Exercise description. After finding "phylum: Chordata" in the material below, output its line and every line after it through the last, exactly, but not the pictures.

*** Block opens ***

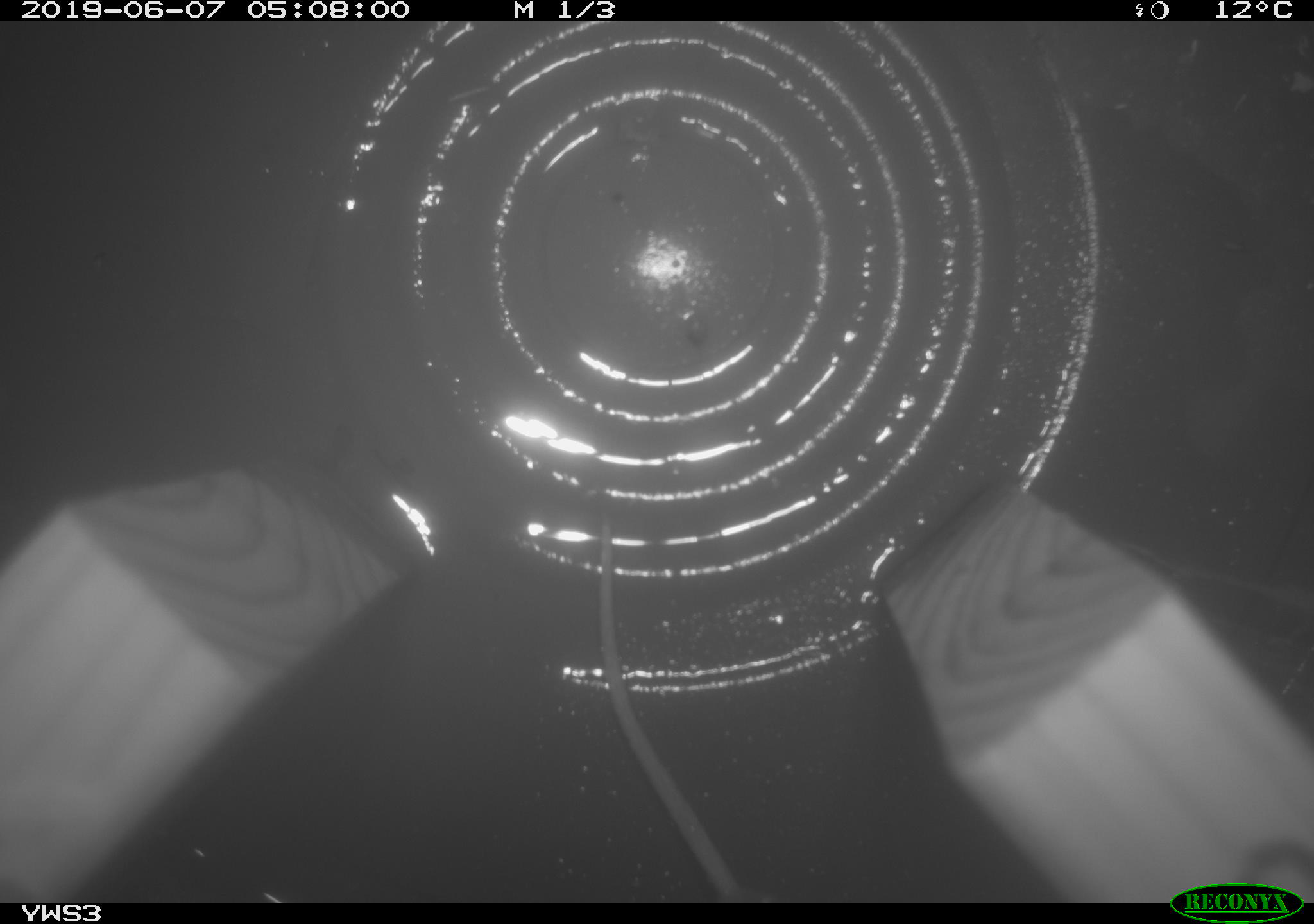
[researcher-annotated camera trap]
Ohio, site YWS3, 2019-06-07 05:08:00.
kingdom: Animalia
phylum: Chordata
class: Mammalia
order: Rodentia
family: Cricetidae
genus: Peromyscus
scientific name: Peromyscus leucopus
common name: white-footed mouse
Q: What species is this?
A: White-footed mouse (Peromyscus leucopus).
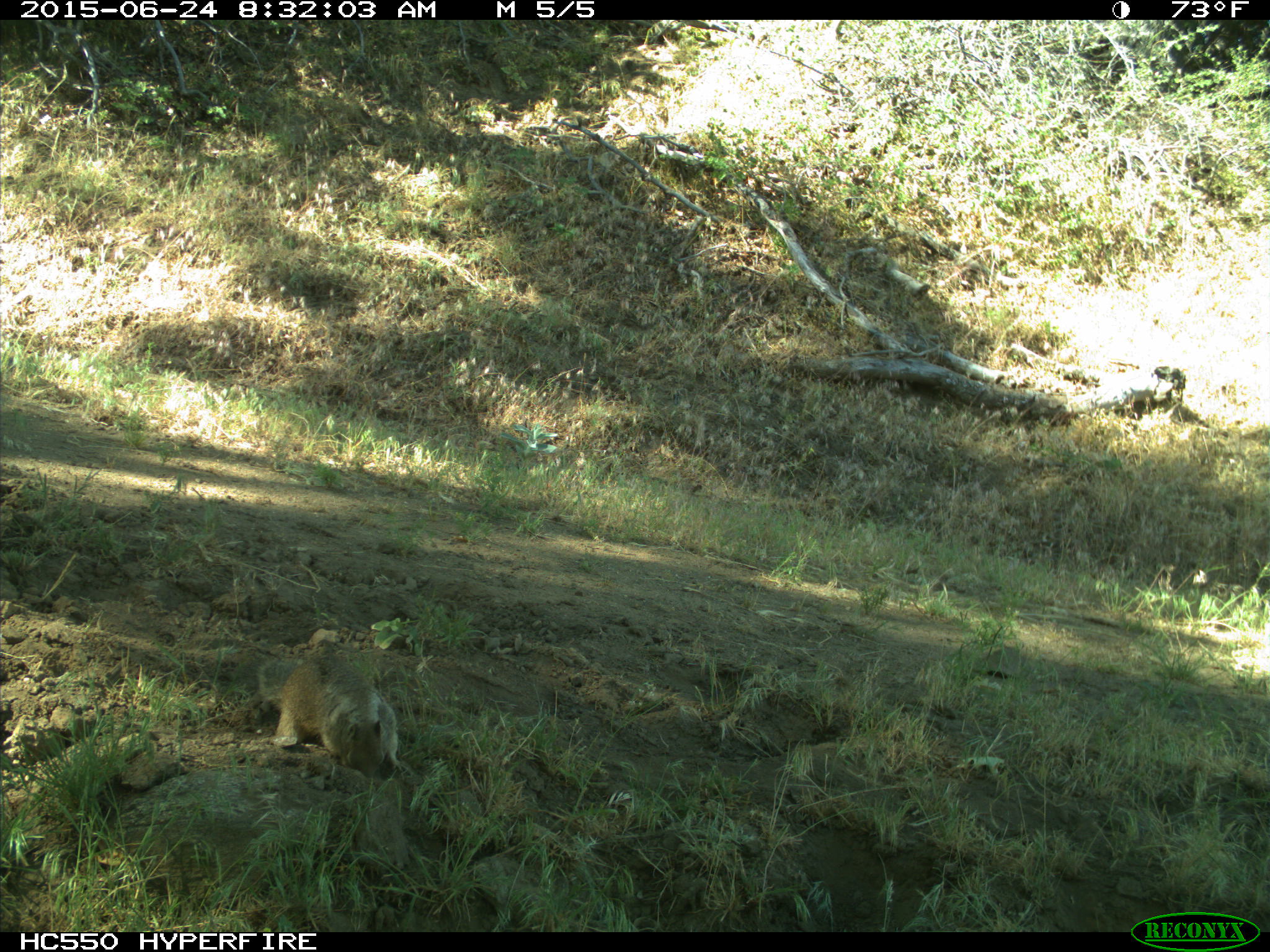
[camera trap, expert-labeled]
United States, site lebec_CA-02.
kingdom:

*** Block closes ***

Reply to the exercise.
phylum: Chordata
class: Mammalia
order: Rodentia
family: Cricetidae
genus: Peromyscus
scientific name: Peromyscus leucopus
common name: white-footed mouse
Q: What species is this?
A: White-footed mouse (Peromyscus leucopus).
[camera trap, expert-labeled]
United States, site lebec_CA-02.
kingdom:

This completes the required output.